Too Many Cousins
is also extinct, leaving yourself and your surviving cousins to share the residuary estate in the proportion of one third to each branch. How much does the trust fund amount to, by the way?”“It will be worth over £200,000,” Gecile said.
“After payment of death duties?”
“Yes. I know, because my father made inquiries.” Harvey carefully removed the ash from his cigar. Yvette, by a gesture, invited her guest’s attention to the sandwiches and cakes, but Gecile shook her head. The family fortunes had her in their grip. Her brown eyes searched Harvey’s mephistophelian features, without learning much from them.
“Now let’s go back,” he said. “Tell me what has happened to the intervening generations.”
It was, said Cecile, like a fatality. Before old Rutland Shearsby died in 1926, the family business was in difficulties. It had something to do with Japanese competition, and the post-war slump, and then perhaps her great-uncle Martin was not so clever as his father. The latter knew nothing about the trouble. It was kept from him at first, and by the time the firm was in a really bad way his mind had begun to fail. He was nearly ninety. So his money could not be touched; and when he died, and Martin went to his stepmother for help, she refused to give up a penny of her life interest. And as by the terms of the will the interests of the beneficiaries under the trust were inalienable, they could neither sell their shares nor raise money on them. And so in the end, a year or two after the old importer’s death, the business was closed down. Martin Shearsby, a ruined man, died a few years later. And in the meantime disaster had also overtaken his sister and her husband.
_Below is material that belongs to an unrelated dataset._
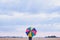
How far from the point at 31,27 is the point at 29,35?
42 cm

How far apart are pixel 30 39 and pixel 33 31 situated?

Dresser’s Bank had long since been absorbed by one of the big joint stock concerns, and Paul Dresser had retired on an ample pension. But he commuted this, and speculated, and lost everything. Alice Dresser applied to her stepmother for aid, as Martin had done, and with the same result. Then she and her husband died, early in the 1930’s; and Martin’s widow following him to the grave soon after, while Mrs. Deverel Shearsby had been dead for years, here was the end of all Rutland Shearsby’s children and their wives.
Mile Boulanger, with an expressive movement of her broad-tipped, capable fingers—as she warmed to her tale she grew more French—extinguished a whole generation. Refusing more tea, she accepted a cigarette, and Harvey, having risen to light it, crossed to his wife’s bureau and provided himself with a writing-pad.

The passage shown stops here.